Search code examples
javascriptregexfile-uploadfilenameschinese-locale

Javascript : Throw error when Chinese characters are in the file name


Hi I would like to throw an error when I see Chinese characters in a file name using Javascript. My code throws an "Expected Hexadecimal Digit" error. So far I have the following code:

if(document.f1.Attachment.value.match(""/[\u4e00-\u9fff]|[\u3400-\u4dbf]|[\u{20000}-\u{2a6df}]|[\u{2a700}-\u{2b73f}]|[\u{2b740}-\u{2b81f}]|[\u{2b820}-\u{2ceaf}]|[\uf900-\ufaff]|[\u3300-\u33ff]|[\ufe30-\ufe4f]|[\uf900-\ufaff]|[\u{2f800}-\u{2fa1f}]""))
{
alert('Attachment cannot contain Chinese characters');
}

I was reading up and understood this is because of \u but I do not understand how I could fix this.


Solution

  • First of all, you should remove "" from both ends of a regex literal. In JS, you need to use plain /.../ with no " or ' wrapping the construct for it to work properly, to be parsed as a regex.

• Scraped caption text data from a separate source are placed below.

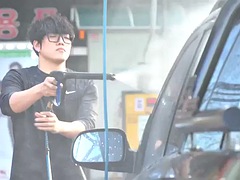 Aziatisch, Hardcore, Koreaans, Rijpe lesbienne, Moeder die ik wil neuken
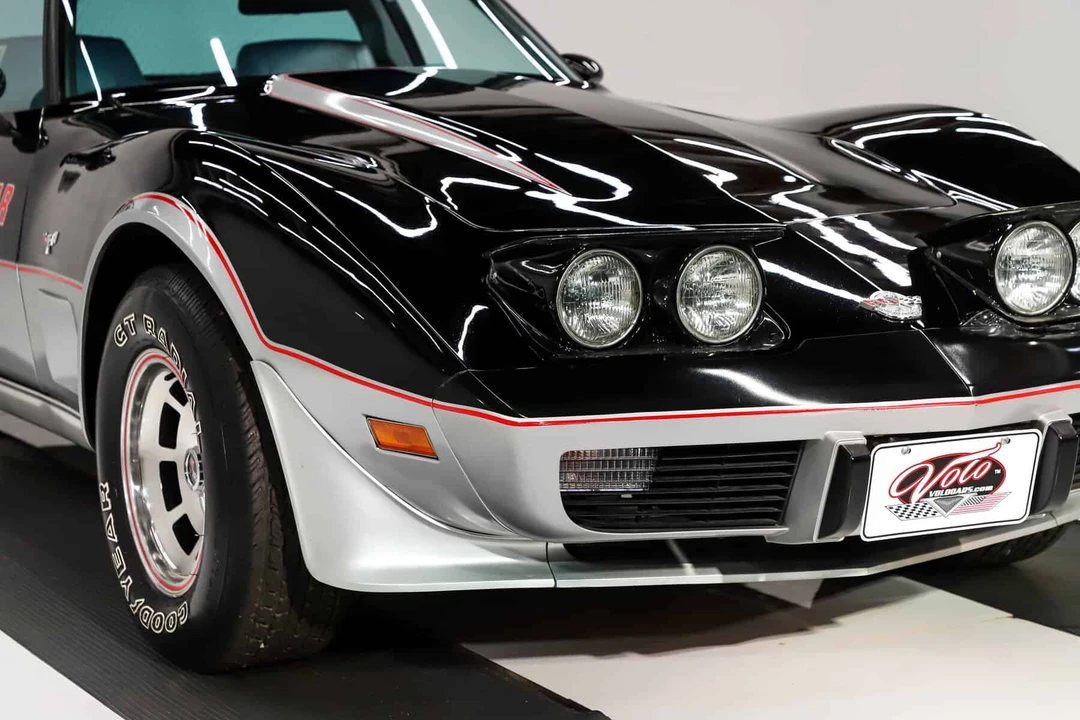1978 Chevrolet Corvette C3 - Image 8 of 31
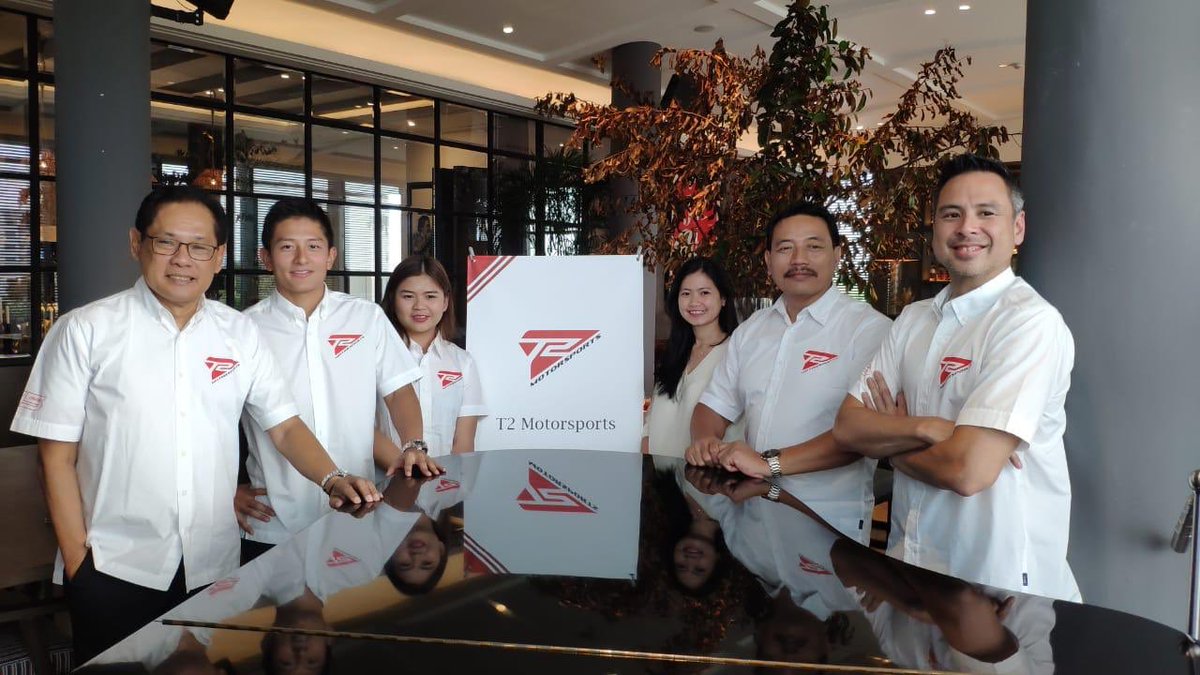 SahabatRio's tweet image. Best wishes in your new journey in Asian Le Mans Series 🙏#newjourneey #asianlemansseries #teamrh ( photo by : Tempo/ @waprixs )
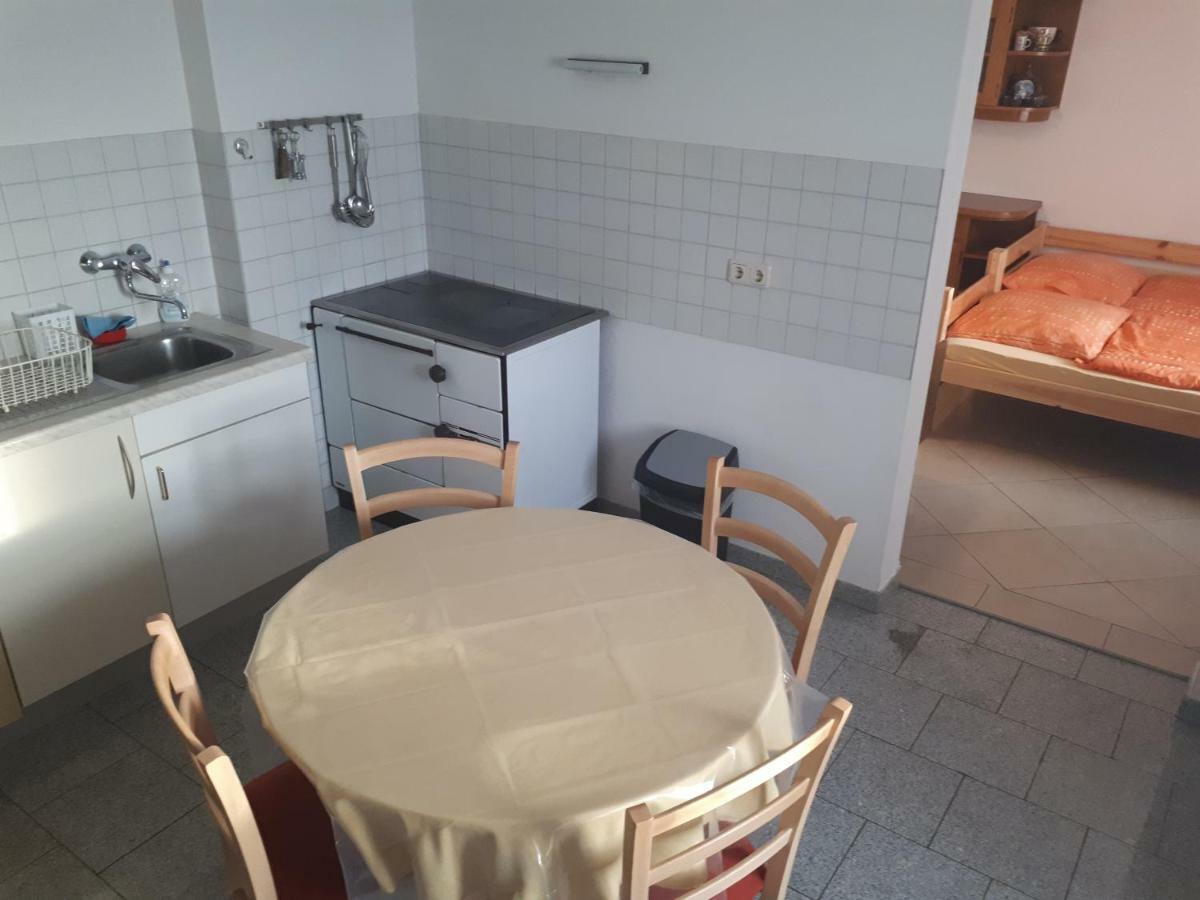 Apartamento Fewo Ploesch Vlg. Maierhofer Lavamünd Exterior foto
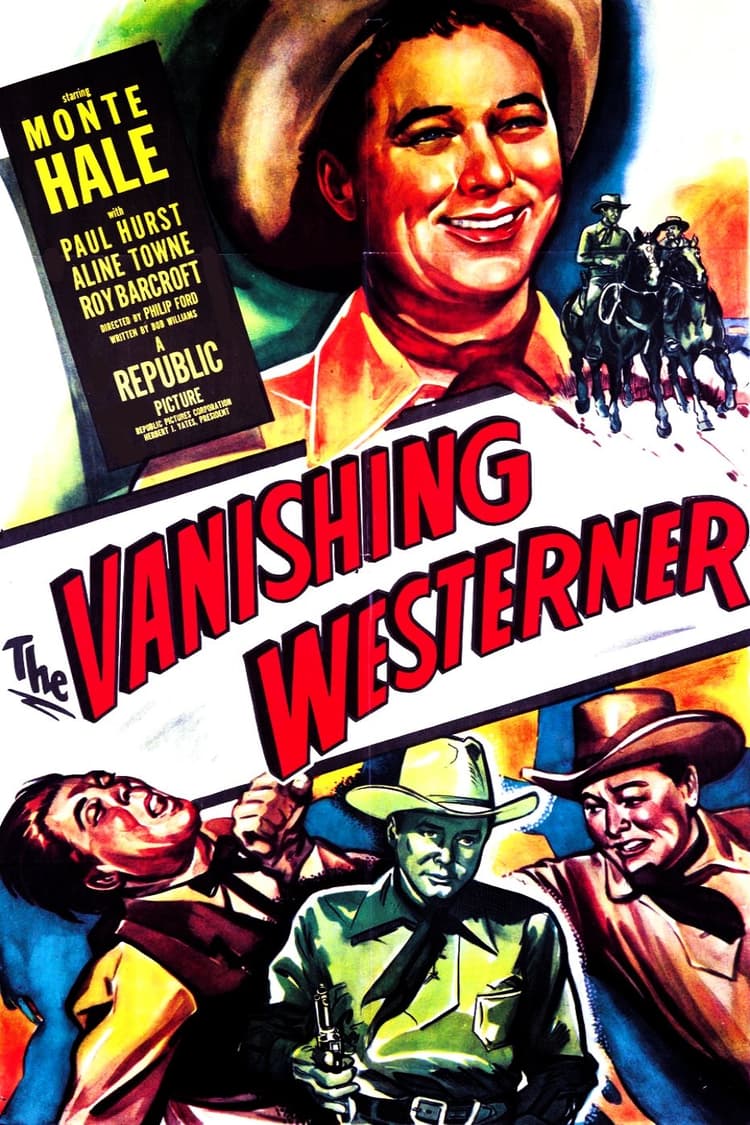 The Vanishing Westerner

    Next, your pattern contains \u{XXXXX} notation that is compliant with the ECMAScript 6+ standard, and requires u modifier to work in the compatible JS environment. So, in ES6, this is a valid solution:

    .match(/[\u4e00-\u9fff]|[\u3400-\u4dbf]|[\u{20000}-\u{2a6df}]|[\u{2a700}-\u{2b73f}]|[\u{2b740}-\u{2b81f}]|[\u{2b820}-\u{2ceaf}]|[\uf900-\ufaff]|[\u3300-\u33ff]|[\ufe30-\ufe4f]|[\uf900-\ufaff]|[\u{2f800}-\u{2fa1f}]/u)
    

    To make it work in ES5, older browsers, you need to transpile the regex:

    .match(/[\u4e00-\u9fff\u3400-\u4dbf\uf900-\ufaff\u3300-\u33ff\ufe30-\ufe4f\uf900-\ufaff]|(?:[\uD840-\uD868\uD86A-\uD872][\uDC00-\uDFFF]|\uD869[\uDC00-\uDEDF\uDF00-\uDFFF]|\uD873[\uDC00-\uDEAF]|\uD87E[\uDC00-\uDE1F])/)
    

    JS ES5 demo:

    if("中文".match(/[\u4e00-\u9fff\u3400-\u4dbf\uf900-\ufaff\u3300-\u33ff\ufe30-\ufe4f\uf900-\ufaff]|(?:[\uD840-\uD868\uD86A-\uD872][\uDC00-\uDFFF]|\uD869[\uDC00-\uDEDF\uDF00-\uDFFF]|\uD873[\uDC00-\uDEAF]|\uD87E[\uDC00-\uDE1F])/)) {
      console.log("ES5: Chinese detected!");
    }

    JS ES6 demo:

    if("中文".match(/[\u4e00-\u9fff]|[\u3400-\u4dbf]|[\u{20000}-\u{2a6df}]|[\u{2a700}-\u{2b73f}]|[\u{2b740}-\u{2b81f}]|[\u{2b820}-\u{2ceaf}]|[\uf900-\ufaff]|[\u3300-\u33ff]|[\ufe30-\ufe4f]|[\uf900-\ufaff]|[\u{2f800}-\u{2fa1f}]/u)) {
      console.log("ES6: Chinese detected!");
    }

    This last one gives Invalid range in character set error in IE since it does not support ES6.